Though she was raised in nearby Greensboro, Dowler enjoyed visiting — so much so that after attending Appalachian State University and continuing on to medical school in Greenville, NC, she sought to return to the mountains to complete her medical training. “When you’re interviewing at different programs, you just have this gestalt — the feeling of what is the right fit for you — and we felt that automatically at MAHEC,” Dowler says. “The Asheville program just had a very strong culture of quality improvement, and I think was early in the adoption of evidence-based medicine.
“At MAHEC, Dr. Suzanne Landis was an important mentor for me. . . . I really liked her independent streak — her unwillingness to conform but to do what she thought was right.”

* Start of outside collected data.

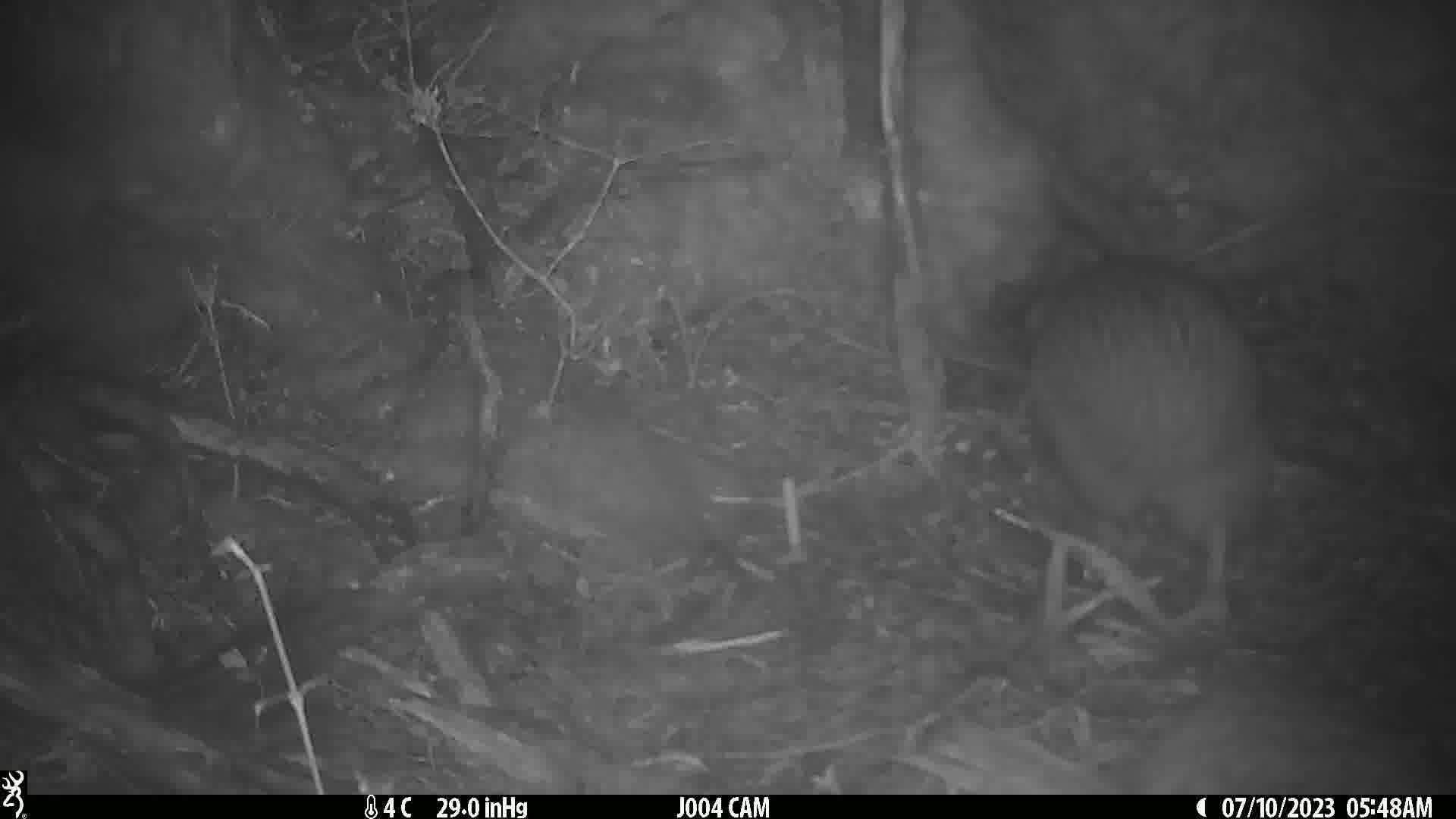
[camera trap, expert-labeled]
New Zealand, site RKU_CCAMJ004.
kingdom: Animalia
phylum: Chordata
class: Aves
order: Apterygiformes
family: Apterygidae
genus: Apteryx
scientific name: Apteryx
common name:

Since graduating in 2002, Dowler has taken this model and run with it — not just providing exemplary care as a family medicine physician, but also by advocating for a better health care landscape. Dowler has served in various roles on the North Carolina Society of Family Physicians board since 2003, and today she serves as chief medical officer at Blue Ridge Community Health Services in Hendersonville as it grows to meet the region’s rural health care needs while functioning as a training site for Hendersonville’s MAHEC family medicine residents.
“Everyone’s thrilled to have the residency be part of Blue Ridge,” Dowler says. “I was so excited when the teaching health center opportunity came up, because I do think it’s really important for us to expose young doctors to community health, because I think it’s going to help influence them to choose practices that serve vulnerable populations.”